So in another attempt at getting this site back up to speed, here is a (mainly visual) rundown of some of the great live experiences I’ve had in this country so far…


Six Organs Of Admittance @ Paradiso (bovenzaal), Amsterdam (14-Aug-2007)

I’ve written here about my first proper live experience in my new home, this highly-charged ritual of amplifier worship definitely one of my favourite shows of last year.


Future Of The Left @ Tivoli De Helling, Utrecht (04-Oct-2007)

Future Of The Left @ Tivoli De Helling, Utrecht

The maiden out-of-town gig, to catch Future Of The Left on their first foray to continental Europe. Their energetically vicious stabs of sound and low-end punch quickly won over the crowd, many of whom were presumably encountering the band for the first time (FotL were supporting American punkrockers Against Me!)


Michael Gira @ Paradiso (bovenzaal), Amsterdam (15-Oct-2007)

Michael Gira @ Paradiso, Amsterdam

That this show did not make my top gigs of ’07 list is criminal oversight. Michael Gira is a living legend, and every performance of his that I have witnessed has been a special experience, none more so than this one. He invests his performances with genuine passion, his hollerin’ & boot-stampin’ making it seem as though he’s channeling a sold-his-soul bluesman playing in 1920’s dusty nowheresville. The set opens with Swans-song “I Am The Sun” and follows with a perfect mix of material covering further late-period Swans releases and all of Angels Of Light‘s oeuvre. Gira wrly remarks that he wishes to “write spiritual songs, but I don’t have any”, but don’t worry Michael: as I’m sure the rest of this night’s audience would agree, despite the bleak and sometime hopeless nature of the subject matter, your performances reach right into one’s emotional core and are genuinely life-affirming.

(Data entries)
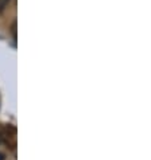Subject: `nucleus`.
<instances>
[{
    "mask_svg": "<svg viewBox=\"0 0 151 160\" xmlns=\"http://www.w3.org/2000/svg\"><path fill=\"white\" fill-rule=\"evenodd\" d=\"M0 160H3V156H2V155H0Z\"/></svg>",
    "mask_w": 151,
    "mask_h": 160,
    "instance_id": "f03ea898",
    "label": "nucleus"
},
{
    "mask_svg": "<svg viewBox=\"0 0 151 160\" xmlns=\"http://www.w3.org/2000/svg\"><path fill=\"white\" fill-rule=\"evenodd\" d=\"M8 2H10V0H0V12H2V11L4 10V8L7 7Z\"/></svg>",
    "mask_w": 151,
    "mask_h": 160,
    "instance_id": "f257e3e1",
    "label": "nucleus"
}]
</instances>
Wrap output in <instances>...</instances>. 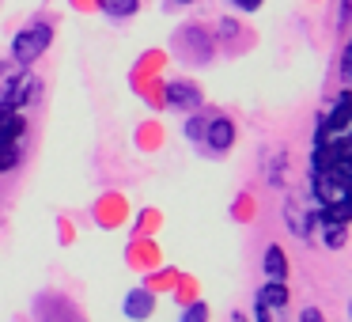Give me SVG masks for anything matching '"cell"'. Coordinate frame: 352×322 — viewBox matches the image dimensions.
<instances>
[{
    "mask_svg": "<svg viewBox=\"0 0 352 322\" xmlns=\"http://www.w3.org/2000/svg\"><path fill=\"white\" fill-rule=\"evenodd\" d=\"M50 42H54V23L31 19V23H27L23 31H16V39H12V61H16L19 69H31V65L50 50Z\"/></svg>",
    "mask_w": 352,
    "mask_h": 322,
    "instance_id": "1",
    "label": "cell"
},
{
    "mask_svg": "<svg viewBox=\"0 0 352 322\" xmlns=\"http://www.w3.org/2000/svg\"><path fill=\"white\" fill-rule=\"evenodd\" d=\"M0 92H4V103H12V107H27V103L34 99V92H38V80L31 76V72H16V76H8L4 80V87H0Z\"/></svg>",
    "mask_w": 352,
    "mask_h": 322,
    "instance_id": "2",
    "label": "cell"
},
{
    "mask_svg": "<svg viewBox=\"0 0 352 322\" xmlns=\"http://www.w3.org/2000/svg\"><path fill=\"white\" fill-rule=\"evenodd\" d=\"M201 140H205L212 152H228V148L235 144V122H231V118H205Z\"/></svg>",
    "mask_w": 352,
    "mask_h": 322,
    "instance_id": "3",
    "label": "cell"
},
{
    "mask_svg": "<svg viewBox=\"0 0 352 322\" xmlns=\"http://www.w3.org/2000/svg\"><path fill=\"white\" fill-rule=\"evenodd\" d=\"M167 107L175 110H197L201 107V87L190 80H170L167 84Z\"/></svg>",
    "mask_w": 352,
    "mask_h": 322,
    "instance_id": "4",
    "label": "cell"
},
{
    "mask_svg": "<svg viewBox=\"0 0 352 322\" xmlns=\"http://www.w3.org/2000/svg\"><path fill=\"white\" fill-rule=\"evenodd\" d=\"M349 122H352V95L344 92L341 99H337L333 114H329V118H322V125H318V140H326L329 133H341Z\"/></svg>",
    "mask_w": 352,
    "mask_h": 322,
    "instance_id": "5",
    "label": "cell"
},
{
    "mask_svg": "<svg viewBox=\"0 0 352 322\" xmlns=\"http://www.w3.org/2000/svg\"><path fill=\"white\" fill-rule=\"evenodd\" d=\"M254 299H258V307H265V311H280V307L288 303V284L284 281H265Z\"/></svg>",
    "mask_w": 352,
    "mask_h": 322,
    "instance_id": "6",
    "label": "cell"
},
{
    "mask_svg": "<svg viewBox=\"0 0 352 322\" xmlns=\"http://www.w3.org/2000/svg\"><path fill=\"white\" fill-rule=\"evenodd\" d=\"M261 269H265V281H284L288 277V254L280 246H269L265 258H261Z\"/></svg>",
    "mask_w": 352,
    "mask_h": 322,
    "instance_id": "7",
    "label": "cell"
},
{
    "mask_svg": "<svg viewBox=\"0 0 352 322\" xmlns=\"http://www.w3.org/2000/svg\"><path fill=\"white\" fill-rule=\"evenodd\" d=\"M0 137H23V118L4 99H0Z\"/></svg>",
    "mask_w": 352,
    "mask_h": 322,
    "instance_id": "8",
    "label": "cell"
},
{
    "mask_svg": "<svg viewBox=\"0 0 352 322\" xmlns=\"http://www.w3.org/2000/svg\"><path fill=\"white\" fill-rule=\"evenodd\" d=\"M284 220L292 224V231H296V235H311V228H314V216H311V213L303 216V208H299L296 201H292V205L284 208Z\"/></svg>",
    "mask_w": 352,
    "mask_h": 322,
    "instance_id": "9",
    "label": "cell"
},
{
    "mask_svg": "<svg viewBox=\"0 0 352 322\" xmlns=\"http://www.w3.org/2000/svg\"><path fill=\"white\" fill-rule=\"evenodd\" d=\"M99 8L107 12L110 19H129V16H137L140 0H99Z\"/></svg>",
    "mask_w": 352,
    "mask_h": 322,
    "instance_id": "10",
    "label": "cell"
},
{
    "mask_svg": "<svg viewBox=\"0 0 352 322\" xmlns=\"http://www.w3.org/2000/svg\"><path fill=\"white\" fill-rule=\"evenodd\" d=\"M19 163V137H0V175Z\"/></svg>",
    "mask_w": 352,
    "mask_h": 322,
    "instance_id": "11",
    "label": "cell"
},
{
    "mask_svg": "<svg viewBox=\"0 0 352 322\" xmlns=\"http://www.w3.org/2000/svg\"><path fill=\"white\" fill-rule=\"evenodd\" d=\"M125 311L133 314V319H144L148 311H152V296H148L144 288H137V292H129V299H125Z\"/></svg>",
    "mask_w": 352,
    "mask_h": 322,
    "instance_id": "12",
    "label": "cell"
},
{
    "mask_svg": "<svg viewBox=\"0 0 352 322\" xmlns=\"http://www.w3.org/2000/svg\"><path fill=\"white\" fill-rule=\"evenodd\" d=\"M322 239H326L329 250H341L344 239H349V231H344V224H333V220H329V224H326V231H322Z\"/></svg>",
    "mask_w": 352,
    "mask_h": 322,
    "instance_id": "13",
    "label": "cell"
},
{
    "mask_svg": "<svg viewBox=\"0 0 352 322\" xmlns=\"http://www.w3.org/2000/svg\"><path fill=\"white\" fill-rule=\"evenodd\" d=\"M178 322H208V303H190Z\"/></svg>",
    "mask_w": 352,
    "mask_h": 322,
    "instance_id": "14",
    "label": "cell"
},
{
    "mask_svg": "<svg viewBox=\"0 0 352 322\" xmlns=\"http://www.w3.org/2000/svg\"><path fill=\"white\" fill-rule=\"evenodd\" d=\"M182 133H186L190 140H201V133H205V118H197V114H193L190 122L182 125Z\"/></svg>",
    "mask_w": 352,
    "mask_h": 322,
    "instance_id": "15",
    "label": "cell"
},
{
    "mask_svg": "<svg viewBox=\"0 0 352 322\" xmlns=\"http://www.w3.org/2000/svg\"><path fill=\"white\" fill-rule=\"evenodd\" d=\"M231 4H235L239 12H258L261 4H265V0H231Z\"/></svg>",
    "mask_w": 352,
    "mask_h": 322,
    "instance_id": "16",
    "label": "cell"
},
{
    "mask_svg": "<svg viewBox=\"0 0 352 322\" xmlns=\"http://www.w3.org/2000/svg\"><path fill=\"white\" fill-rule=\"evenodd\" d=\"M299 322H326V319H322V311H318V307H303Z\"/></svg>",
    "mask_w": 352,
    "mask_h": 322,
    "instance_id": "17",
    "label": "cell"
},
{
    "mask_svg": "<svg viewBox=\"0 0 352 322\" xmlns=\"http://www.w3.org/2000/svg\"><path fill=\"white\" fill-rule=\"evenodd\" d=\"M4 72H8V61H0V76H4Z\"/></svg>",
    "mask_w": 352,
    "mask_h": 322,
    "instance_id": "18",
    "label": "cell"
},
{
    "mask_svg": "<svg viewBox=\"0 0 352 322\" xmlns=\"http://www.w3.org/2000/svg\"><path fill=\"white\" fill-rule=\"evenodd\" d=\"M175 4H190V0H175Z\"/></svg>",
    "mask_w": 352,
    "mask_h": 322,
    "instance_id": "19",
    "label": "cell"
},
{
    "mask_svg": "<svg viewBox=\"0 0 352 322\" xmlns=\"http://www.w3.org/2000/svg\"><path fill=\"white\" fill-rule=\"evenodd\" d=\"M349 319H352V303H349Z\"/></svg>",
    "mask_w": 352,
    "mask_h": 322,
    "instance_id": "20",
    "label": "cell"
}]
</instances>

• [TASK INSTRUCTIONS]
(a) Name every band or solo performer mentioned in the concert rundown.
(b) Carry on the concert rundown from where it stops.

• [ANSWERS BELOW]
(a) Six Organs Of Admittance, Future Of The Left, Against Me!, Michael Gira, Swans, Angels Of Light

(b)
Setlist: Michael Gira @ Paradiso (15 October 2007)
I Am The Sun
Promise Of Water
Nations
Failure
Lena’s Song
My Brother’s Man
She Lives!
Destroyer
My Sister Said
Sometimes I Dream I’m Hurting You
Rose Of Los Angeles
God Damn The Sun

Here is the encore “God Damn The Sun”, recorded live in Lisbon, Portugal in 2002 and taken from the (now out-of-print) “Living ’02” release.

Michael Gira – God Damn The Sun (live in Lisbon)



Liars @ Melkweg, Amsterdam (30-Oct-2007)

Liars @ Melkweg, Amsterdam

My first experience of this legendary venue, and what an experience it was.  Angus Andrew seemed to be enjoying Amsterdam to its mind-altering fullest and was in fine showman form, he and his cohorts putting on a sensory assault of rhythmic noise and lights that overwhelmed some in the audience but delighted most (at their best Liars manage to channel the Cure, Bauhaus, Neubauten, and the Birthday Party, giving it all a post-modern/art-school twist, their live shows somewhere between pagan ritual and post-millennial dance party). The newest songs were blasted out fully-formed, unlike my first exposure to them months previously – and the trancey tribalism of the amazing “We Fenced Our Houses…” and “Let’s Not Wrestle Mt. Heart Attack” had the audience riveted in near-religious awe.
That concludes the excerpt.